To grill the red pepper, wash if necessary, then place the pepper either over a gas burner or below your oven’s broiler element. I use my gas stove’s smallest burner to broil peppers. Please take the utmost care if you do this, rolling up long sleeves and removing any dangling bracelet charms. Open a window and turn on the oven exhaust fan. Shoo off any interested kitties or inquisitive small people. Turn the pepper with tongs or a long fork.

The pepper should be blackened and burnt on all its faces. This takes ten minutes or so. Once the pepper is fully burnt, remove it to a plate or bowl to cool. Handle carefully, as it may collapse, and the juices it leaks are delicious.

Divide the croutons between the salad bowls. Hang on to the foil-covered baking tray: you’re going to use it for the tomatoes.

Rinse tomatoes, pat dry. Halve them and place on baking tray. Salt very lightly. Scatter with olive oil, again, lightly. Place tray in oven. Bake tomatoes for about 20 minutes; set timer if necessary.
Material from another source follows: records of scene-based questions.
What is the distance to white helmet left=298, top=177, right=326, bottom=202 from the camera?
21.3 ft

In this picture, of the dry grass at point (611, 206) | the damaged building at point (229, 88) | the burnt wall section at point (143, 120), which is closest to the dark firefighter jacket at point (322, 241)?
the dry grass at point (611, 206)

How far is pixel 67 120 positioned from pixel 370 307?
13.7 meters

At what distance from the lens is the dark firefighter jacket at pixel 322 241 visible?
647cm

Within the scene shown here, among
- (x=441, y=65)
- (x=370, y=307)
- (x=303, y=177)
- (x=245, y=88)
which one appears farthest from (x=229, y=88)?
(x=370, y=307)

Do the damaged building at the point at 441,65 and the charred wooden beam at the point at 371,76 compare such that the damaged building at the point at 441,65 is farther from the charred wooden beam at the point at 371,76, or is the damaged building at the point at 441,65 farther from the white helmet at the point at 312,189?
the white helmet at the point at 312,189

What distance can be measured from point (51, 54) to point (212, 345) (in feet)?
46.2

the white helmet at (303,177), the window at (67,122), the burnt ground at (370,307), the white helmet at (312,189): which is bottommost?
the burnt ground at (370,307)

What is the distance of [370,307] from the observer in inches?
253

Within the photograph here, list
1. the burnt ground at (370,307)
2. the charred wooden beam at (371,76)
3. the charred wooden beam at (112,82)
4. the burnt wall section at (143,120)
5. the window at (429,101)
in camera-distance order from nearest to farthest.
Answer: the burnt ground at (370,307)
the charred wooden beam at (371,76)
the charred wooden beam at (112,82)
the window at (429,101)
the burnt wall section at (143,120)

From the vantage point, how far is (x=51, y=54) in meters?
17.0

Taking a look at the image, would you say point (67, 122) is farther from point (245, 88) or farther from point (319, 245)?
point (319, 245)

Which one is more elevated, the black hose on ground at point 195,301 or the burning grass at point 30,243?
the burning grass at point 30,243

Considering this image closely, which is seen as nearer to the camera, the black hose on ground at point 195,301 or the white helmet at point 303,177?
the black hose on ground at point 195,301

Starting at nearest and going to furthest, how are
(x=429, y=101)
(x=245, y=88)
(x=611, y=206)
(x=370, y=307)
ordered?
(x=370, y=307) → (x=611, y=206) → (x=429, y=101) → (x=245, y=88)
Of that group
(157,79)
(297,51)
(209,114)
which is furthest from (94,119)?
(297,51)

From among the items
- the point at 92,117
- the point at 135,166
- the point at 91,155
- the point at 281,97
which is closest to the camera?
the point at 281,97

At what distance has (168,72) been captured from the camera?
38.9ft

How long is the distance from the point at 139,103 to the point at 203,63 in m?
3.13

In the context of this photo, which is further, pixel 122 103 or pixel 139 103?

While the tomatoes bake, prepare the fava beans. First, pod them. Once they are podded, place a small pot of water on the stove. A 2 quart/liter pot, about half full is fine. Bring to low boil, then drop the favas in. Cooking time depends on their size; start tasting after two minutes. Do this by fishing one or two beans out with a slotted spoon, cooling under water, peeling (if they peel easily, it’s means they’re cooked) and tasting.

Once the beans are soft, you can either drain or save the fava water. I allow the beans to cool naturally. If you prefer, put them in a colander, run them under cool water, and strain them.

Check tomatoes. You want them just softened, barely touched with brown. Remove tomatoes from oven and allow to cool.

Returning to beans: once the beans are cool enough to handle, peel and divide them between salad bowls.

The red pepper will be cool enough to handle now, too. Peel the blackened skin off and deseed it. I do this over a bowl to try and catch the juices. As my husband isn’t fond of red pepper, I slice enough once salad and store the rest in a sealed container. Cut up pepper in whatever amounts desired and divide between salad plates. I tip the juices into my salad dish, but you can store them with leftover pepper if you wish.

Tomatoes should be cool enough now to divide between salad dishes.

The cheese should be dry now. Divide between salad plates.Tear balls in half if you like.

If using capers, rinse, pat dry, chop lightly, and divide between plates.

Slice cucumber and divide between plates.

Wash herbs and salad greens between plates. Mix ingredients lightly with two forks, salad tongs, or your clean hands.

I tend to mix dressing by eye, using a scant teaspoon vinegar to about two tablespoons olive oil in a small bow. Taste for salt and pepper, remembering salad contains salty ingredients.

Serve. Any leftover salad will be okay the next day, but croutons will wilt.

Notes:

The croutons may be made from whatever bread you have available. You can substitute breadcrumbs or leave the ingredient out entirely.

Croutons may be prepared in a toaster, toaster oven, grill pan, salamander, or regular pan. Just pay close attention so the bread doesn’t burn.

Crusts sliced from bread may be saved for soup.

No capers? Use anchovies or olives.

Substitute green beans for favas

use Ricotta Salatta or feta cheese instead of ricotta.